Rewrite the listing with each "beige wall" renamed to "tan wall" and everything else left unchanged. Leave the pictures out.
*** Raw data ***
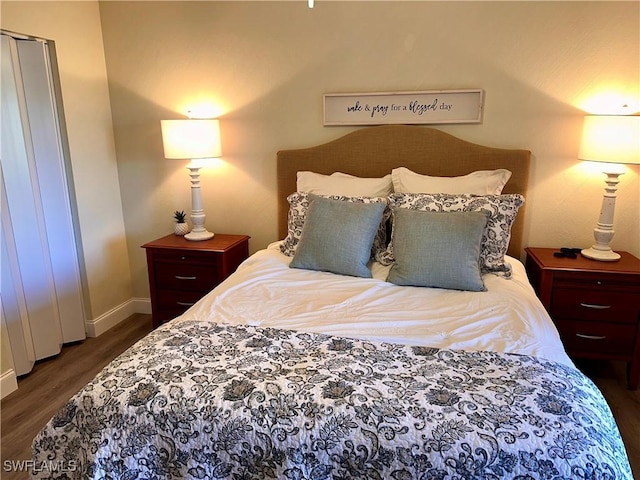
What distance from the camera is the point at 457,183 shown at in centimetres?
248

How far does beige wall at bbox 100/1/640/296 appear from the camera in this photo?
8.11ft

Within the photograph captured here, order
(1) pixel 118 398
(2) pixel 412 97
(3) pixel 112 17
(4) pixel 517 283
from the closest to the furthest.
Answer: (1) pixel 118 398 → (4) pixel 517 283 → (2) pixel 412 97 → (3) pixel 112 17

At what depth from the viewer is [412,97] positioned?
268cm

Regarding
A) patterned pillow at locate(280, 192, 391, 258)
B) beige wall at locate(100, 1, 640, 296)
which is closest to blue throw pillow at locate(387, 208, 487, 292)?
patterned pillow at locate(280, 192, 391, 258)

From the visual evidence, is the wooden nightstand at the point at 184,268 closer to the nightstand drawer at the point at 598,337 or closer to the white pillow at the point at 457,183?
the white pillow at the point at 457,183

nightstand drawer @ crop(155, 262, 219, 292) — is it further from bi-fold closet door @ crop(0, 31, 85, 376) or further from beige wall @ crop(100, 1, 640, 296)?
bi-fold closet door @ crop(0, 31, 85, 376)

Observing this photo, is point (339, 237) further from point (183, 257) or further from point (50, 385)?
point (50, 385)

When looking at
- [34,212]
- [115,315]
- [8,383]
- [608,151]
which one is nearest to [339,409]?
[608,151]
***
> _Response below_:
What distance from the camera is the point at 457,183 shown at in centimetres?
248

How far does tan wall at bbox 100/1/640/296 appear from the camera in this photo?
8.11ft

Within the photograph captured here, order
(1) pixel 118 398
(2) pixel 412 97
(3) pixel 112 17
(4) pixel 517 283
from the closest to the furthest.
Answer: (1) pixel 118 398 → (4) pixel 517 283 → (2) pixel 412 97 → (3) pixel 112 17

At what depth from the viewer is [412,97] positioned?
268cm

Regarding
A) patterned pillow at locate(280, 192, 391, 258)
B) tan wall at locate(100, 1, 640, 296)
which is closest to blue throw pillow at locate(387, 208, 487, 292)?
patterned pillow at locate(280, 192, 391, 258)

From the visual evidence, is the wooden nightstand at the point at 184,268 closer to the nightstand drawer at the point at 598,337 or closer to the white pillow at the point at 457,183?
the white pillow at the point at 457,183

nightstand drawer @ crop(155, 262, 219, 292) — is it further from bi-fold closet door @ crop(0, 31, 85, 376) or further from tan wall @ crop(100, 1, 640, 296)?
bi-fold closet door @ crop(0, 31, 85, 376)

Observing this photo, is point (339, 237) further from point (183, 257) or further from point (50, 385)?
point (50, 385)

When looking at
- [34,212]
- [115,315]
- [8,383]
- [608,151]
which one is nearest to [339,409]?
[608,151]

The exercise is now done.